After last week's announcement that the house will close its second line D&G, and a show for that range which was something of a bittersweet swansong, the design duo proved with their main line that they and their hyperbolic glamour are here to stay.

Models in skimpy bra tops and knickerbockers, crochet pencil skirts, and cropped cotton swing jackets sashayed to "Mambo Italiano" sung by Sophia Loren, in a collection based on the designers' reverie of life in a southern Italian village and the 1955 film Pane, amore e...

Prints came via a farmers' market, daubed in a rustic, painterly fashion on simple cotton tunics and sundresses.

The collection continued with demure yet devastating Forties-line structured black dresses, and closed with bejewelled bras, big knickers and bodysuits, sparkling with sequins, metallic brocades, rhinestones and beaded fringing. Current face of the label Scarlett Johansson sat in the front row and enjoyed a collection that suited her down to the ground.

Meanwhile at Missoni, daughter of the dynasty Angela used signature chevron stripes, colourful zig-zags and fine gauge weaves and re-cast them in bright flamenco styles.

Ruffles cascaded down one-shouldered tops and dresses, while sheer, striped and bias-cut long skirts in indigo and royal blue fell to dipping handkerchief hems. The family-run label's mastery of the loom – and of the Italian market – was evident in pieces that blended abstracted animal prints into diverse and deconstructed patterns to startling graphic effect.

Also working with a headstrong sense of her own style is designer Consuelo Castigliani of Marni, which showed yesterday. The former furrier founded the label in 1994 and has become known for idiosyncratic collections that plunge deep into trends others nervously paddle at the edge of.

There were architecturally cut dresses and tunics in the pastels which are to be so prevalent for spring, but the hues had been souped up.

Electric floral and intarsia flourishes came on shirtdresses worn over sheer organza underskirts, while brown and yellow lozenge prints were reminiscent of Bauhaus simplicity.

Add to this shining veins of lurex thread interwoven in crocheted raffia, as well as plastic flower detailing, and some sense of the Marni aesthetic emerges.
--------------------
Requirement: In the fashion report, what song did the models walk to at the main-line show?

Dataset section:
--------------------
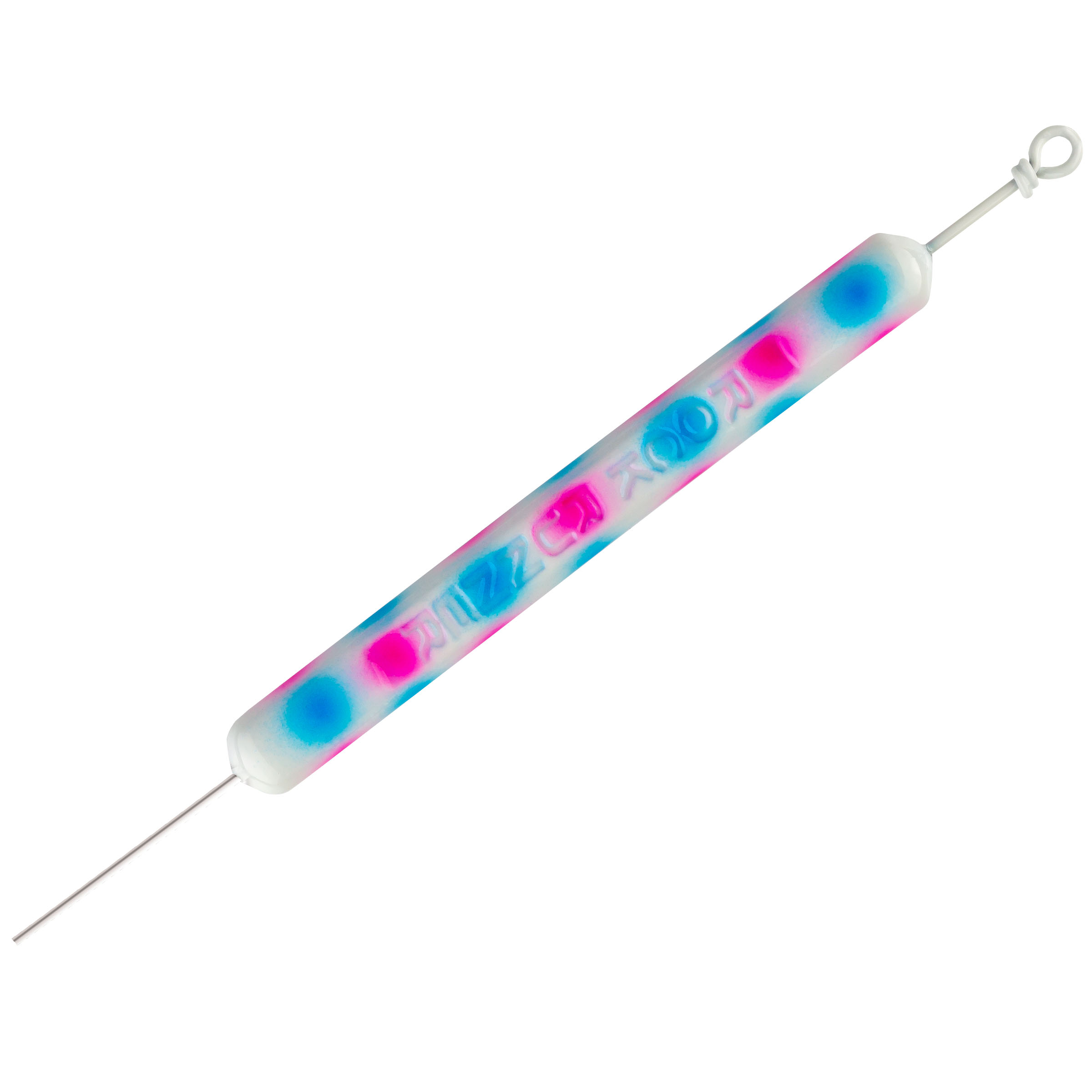 Northland Tackle | Rock-Runner Slip Bouncer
--------------------
Task response: "Mambo Italiano," sung by Sophia Loren.